BEGIN

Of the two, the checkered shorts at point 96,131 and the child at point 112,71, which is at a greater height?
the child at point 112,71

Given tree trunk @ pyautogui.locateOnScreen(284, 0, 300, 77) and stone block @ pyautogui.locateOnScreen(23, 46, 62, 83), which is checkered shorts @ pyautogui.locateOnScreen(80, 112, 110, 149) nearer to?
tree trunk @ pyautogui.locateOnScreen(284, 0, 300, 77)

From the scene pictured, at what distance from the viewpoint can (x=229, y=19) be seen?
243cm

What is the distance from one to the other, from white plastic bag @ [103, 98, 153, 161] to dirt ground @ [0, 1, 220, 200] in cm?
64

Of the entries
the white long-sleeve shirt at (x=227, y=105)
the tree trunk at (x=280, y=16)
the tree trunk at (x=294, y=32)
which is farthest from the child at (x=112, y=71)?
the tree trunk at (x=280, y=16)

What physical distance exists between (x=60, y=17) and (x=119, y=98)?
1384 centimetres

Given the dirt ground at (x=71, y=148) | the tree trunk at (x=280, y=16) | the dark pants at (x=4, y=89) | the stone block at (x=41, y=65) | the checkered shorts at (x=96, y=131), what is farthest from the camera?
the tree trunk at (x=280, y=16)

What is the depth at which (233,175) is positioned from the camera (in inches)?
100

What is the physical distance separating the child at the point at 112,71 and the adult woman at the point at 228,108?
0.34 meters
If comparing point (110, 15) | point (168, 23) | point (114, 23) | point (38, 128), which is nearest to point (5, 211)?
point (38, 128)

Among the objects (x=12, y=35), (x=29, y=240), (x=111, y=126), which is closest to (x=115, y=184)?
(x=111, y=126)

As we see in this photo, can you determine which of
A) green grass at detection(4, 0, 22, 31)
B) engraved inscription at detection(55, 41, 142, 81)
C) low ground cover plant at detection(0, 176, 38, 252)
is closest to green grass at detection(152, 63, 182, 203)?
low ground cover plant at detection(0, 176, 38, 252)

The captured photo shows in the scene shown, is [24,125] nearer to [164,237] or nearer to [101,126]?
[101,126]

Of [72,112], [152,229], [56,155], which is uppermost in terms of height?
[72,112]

END

Copy out every line above word for word, with no changes.

# IN RESPONSE
Of the two, the checkered shorts at point 96,131 and the child at point 112,71, which is at a greater height?
the child at point 112,71

Given tree trunk @ pyautogui.locateOnScreen(284, 0, 300, 77) and stone block @ pyautogui.locateOnScreen(23, 46, 62, 83), which is checkered shorts @ pyautogui.locateOnScreen(80, 112, 110, 149) nearer to?
tree trunk @ pyautogui.locateOnScreen(284, 0, 300, 77)

From the scene pictured, at what distance from the viewpoint can (x=229, y=19) be seen?
243cm

What is the distance from one to the other, from white plastic bag @ [103, 98, 153, 161] to dirt ground @ [0, 1, 220, 200] in cm?
64

Of the entries
the white long-sleeve shirt at (x=227, y=105)
the tree trunk at (x=280, y=16)
the tree trunk at (x=294, y=32)
which is farthest from the child at (x=112, y=71)?
the tree trunk at (x=280, y=16)

What physical distance exists between (x=60, y=17) and (x=119, y=98)?
1384 centimetres

Given the dirt ground at (x=71, y=148) | the tree trunk at (x=280, y=16) | the dark pants at (x=4, y=89) | the stone block at (x=41, y=65) | the checkered shorts at (x=96, y=131), what is farthest from the camera?
the tree trunk at (x=280, y=16)

What is the depth at which (233,175) is positioned from the camera (in inches)?
100

What is the physical distance separating the child at the point at 112,71 and the adult woman at the point at 228,108?
0.34 meters
If comparing point (110, 15) | point (168, 23) | point (114, 23) | point (38, 128), which is nearest to point (5, 211)?
point (38, 128)

Among the objects (x=12, y=35), (x=29, y=240), (x=111, y=126), which is closest to (x=115, y=184)?
(x=111, y=126)

As we see in this photo, can you determine which of
A) green grass at detection(4, 0, 22, 31)
B) engraved inscription at detection(55, 41, 142, 81)
C) low ground cover plant at detection(0, 176, 38, 252)
is closest to green grass at detection(152, 63, 182, 203)?
low ground cover plant at detection(0, 176, 38, 252)

The captured photo shows in the scene shown, is [24,125] nearer to [164,237] or nearer to [101,126]?
[101,126]

Of [72,112], [152,229], [56,155], which is uppermost in terms of height?
[72,112]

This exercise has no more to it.